INSTRUCTIONS TO FOLLOW
Omit the images, then output each of the records below exactly.

INFORMATION SUPPLIED
++++++++++

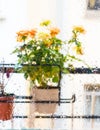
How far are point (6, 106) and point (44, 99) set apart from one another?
0.22 meters

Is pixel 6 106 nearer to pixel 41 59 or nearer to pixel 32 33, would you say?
pixel 41 59

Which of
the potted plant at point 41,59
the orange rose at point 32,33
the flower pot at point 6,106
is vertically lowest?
the flower pot at point 6,106

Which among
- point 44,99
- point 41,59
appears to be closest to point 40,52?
point 41,59

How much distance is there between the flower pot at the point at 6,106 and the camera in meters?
2.02

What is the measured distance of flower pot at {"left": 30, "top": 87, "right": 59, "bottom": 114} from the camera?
201cm

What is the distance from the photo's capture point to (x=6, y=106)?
80.0 inches

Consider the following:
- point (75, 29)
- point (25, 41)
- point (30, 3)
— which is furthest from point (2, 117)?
point (30, 3)

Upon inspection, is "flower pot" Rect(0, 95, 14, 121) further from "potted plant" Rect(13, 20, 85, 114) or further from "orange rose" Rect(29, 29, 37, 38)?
"orange rose" Rect(29, 29, 37, 38)

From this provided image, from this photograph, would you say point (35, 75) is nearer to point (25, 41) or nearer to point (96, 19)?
point (25, 41)

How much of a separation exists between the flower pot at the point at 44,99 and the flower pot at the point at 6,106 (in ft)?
0.42

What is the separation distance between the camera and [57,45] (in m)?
2.12

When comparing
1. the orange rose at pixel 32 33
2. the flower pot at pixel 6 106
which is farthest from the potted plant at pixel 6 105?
the orange rose at pixel 32 33

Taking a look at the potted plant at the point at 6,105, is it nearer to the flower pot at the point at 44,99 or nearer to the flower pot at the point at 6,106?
the flower pot at the point at 6,106

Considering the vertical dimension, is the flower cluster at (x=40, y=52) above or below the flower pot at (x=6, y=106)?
above
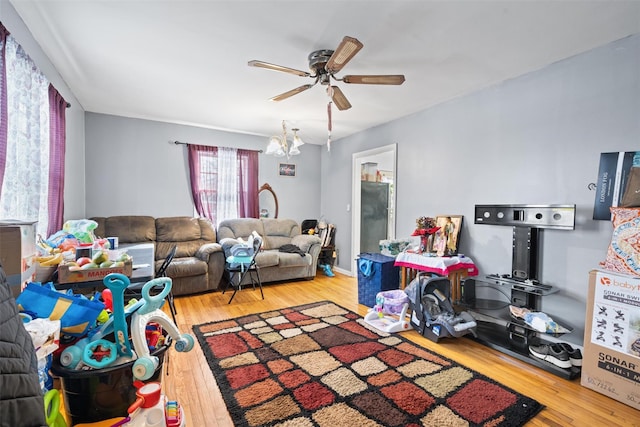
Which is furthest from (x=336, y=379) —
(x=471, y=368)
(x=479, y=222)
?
(x=479, y=222)

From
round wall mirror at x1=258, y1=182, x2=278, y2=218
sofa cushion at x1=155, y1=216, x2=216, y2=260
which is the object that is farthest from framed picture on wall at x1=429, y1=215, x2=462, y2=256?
sofa cushion at x1=155, y1=216, x2=216, y2=260

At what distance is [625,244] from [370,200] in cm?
357

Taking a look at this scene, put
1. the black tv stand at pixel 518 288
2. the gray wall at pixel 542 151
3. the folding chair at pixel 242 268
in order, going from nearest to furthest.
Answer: the gray wall at pixel 542 151 → the black tv stand at pixel 518 288 → the folding chair at pixel 242 268

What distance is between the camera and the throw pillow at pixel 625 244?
1762 millimetres

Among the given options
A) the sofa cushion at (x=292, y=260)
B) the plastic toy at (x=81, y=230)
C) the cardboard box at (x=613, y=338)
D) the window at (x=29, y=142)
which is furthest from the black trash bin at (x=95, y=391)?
the sofa cushion at (x=292, y=260)

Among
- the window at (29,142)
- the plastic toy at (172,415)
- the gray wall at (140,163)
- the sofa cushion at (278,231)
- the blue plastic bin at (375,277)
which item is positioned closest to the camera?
the plastic toy at (172,415)

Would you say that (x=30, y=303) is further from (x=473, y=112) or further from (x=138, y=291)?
(x=473, y=112)

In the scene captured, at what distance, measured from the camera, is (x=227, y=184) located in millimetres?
4766

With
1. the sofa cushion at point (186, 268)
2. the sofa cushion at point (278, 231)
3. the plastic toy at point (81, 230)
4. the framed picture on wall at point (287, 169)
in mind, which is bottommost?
the sofa cushion at point (186, 268)

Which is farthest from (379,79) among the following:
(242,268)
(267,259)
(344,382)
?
(267,259)

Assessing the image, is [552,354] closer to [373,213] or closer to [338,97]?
[338,97]

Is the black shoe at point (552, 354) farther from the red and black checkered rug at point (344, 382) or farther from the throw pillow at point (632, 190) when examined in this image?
the throw pillow at point (632, 190)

++++++++++

WRITTEN ANSWER
How far are point (6, 106) and point (44, 99) set apart from one another?
0.22 meters

Is pixel 6 106 nearer to pixel 41 59 or nearer to pixel 32 33, would you say?
pixel 41 59

Which of
the potted plant at point 41,59
the orange rose at point 32,33
the flower pot at point 6,106
is vertically lowest?
the flower pot at point 6,106

Which among
- point 44,99
- point 41,59
appears to be closest to point 40,52?
point 41,59

How much distance is there between the flower pot at the point at 6,106 and the camera in meters?
2.02

What is the measured distance of flower pot at {"left": 30, "top": 87, "right": 59, "bottom": 114} from the camera?
201cm

What is the distance from the photo's capture point to (x=6, y=106)?
80.0 inches

Consider the following:
- point (75, 29)
- point (25, 41)
- point (30, 3)
— which is furthest from point (2, 117)?
point (30, 3)

Upon inspection, is "flower pot" Rect(0, 95, 14, 121) further from "potted plant" Rect(13, 20, 85, 114) or further from "orange rose" Rect(29, 29, 37, 38)?
"orange rose" Rect(29, 29, 37, 38)

From this provided image, from this photograph, would you say point (35, 75) is nearer to point (25, 41) or nearer to point (96, 19)?
point (25, 41)

How much of a separation exists between the flower pot at the point at 44,99 and the flower pot at the point at 6,106 (in ft)?
0.42

What is the separation distance between the camera and [57,45] (in m)?
2.12

When comparing
1. the orange rose at pixel 32 33
2. the flower pot at pixel 6 106
which is farthest from the potted plant at pixel 6 105?
the orange rose at pixel 32 33

Taking a look at the potted plant at the point at 6,105, is it nearer to the flower pot at the point at 44,99 or nearer to the flower pot at the point at 6,106?
the flower pot at the point at 6,106

Considering the vertical dimension, is the flower cluster at (x=40, y=52) above or below the flower pot at (x=6, y=106)?
above
Which is furthest from (x=336, y=379) —
(x=471, y=368)
(x=479, y=222)
?
(x=479, y=222)

From
round wall mirror at x1=258, y1=182, x2=278, y2=218
sofa cushion at x1=155, y1=216, x2=216, y2=260
which is the object that is farthest from framed picture on wall at x1=429, y1=215, x2=462, y2=256?
sofa cushion at x1=155, y1=216, x2=216, y2=260

At what distance is [625,244] from [370,200] in cm?
357

Taking a look at this scene, put
1. the black tv stand at pixel 518 288
2. the gray wall at pixel 542 151
3. the folding chair at pixel 242 268
in order, going from nearest to furthest.
Answer: the gray wall at pixel 542 151 → the black tv stand at pixel 518 288 → the folding chair at pixel 242 268

What distance is between the camera and the throw pillow at pixel 625 244?
1762 millimetres

Among the given options
A) the sofa cushion at (x=292, y=260)
B) the plastic toy at (x=81, y=230)
C) the cardboard box at (x=613, y=338)
D) the window at (x=29, y=142)
which is furthest from the black trash bin at (x=95, y=391)?
the sofa cushion at (x=292, y=260)

Among
- the window at (29,142)
- the plastic toy at (172,415)
- the gray wall at (140,163)
- the sofa cushion at (278,231)
- the blue plastic bin at (375,277)
which item is positioned closest to the camera?
the plastic toy at (172,415)

Would you say that (x=30, y=303) is further from (x=473, y=112) or further from (x=138, y=291)?
(x=473, y=112)

In the scene captured, at what distance, measured from the camera, is (x=227, y=184) located in millimetres?
4766

With
1. the sofa cushion at point (186, 268)
2. the sofa cushion at point (278, 231)
3. the plastic toy at point (81, 230)
4. the framed picture on wall at point (287, 169)
in mind, which is bottommost?
the sofa cushion at point (186, 268)

Which is farthest from (379,79) among the following:
(242,268)
(267,259)
(344,382)
?
(267,259)

Assessing the image, is [552,354] closer to [373,213] or closer to [338,97]?
[338,97]

Is the black shoe at point (552, 354) farther from the red and black checkered rug at point (344, 382) or farther from the throw pillow at point (632, 190) when examined in this image?
the throw pillow at point (632, 190)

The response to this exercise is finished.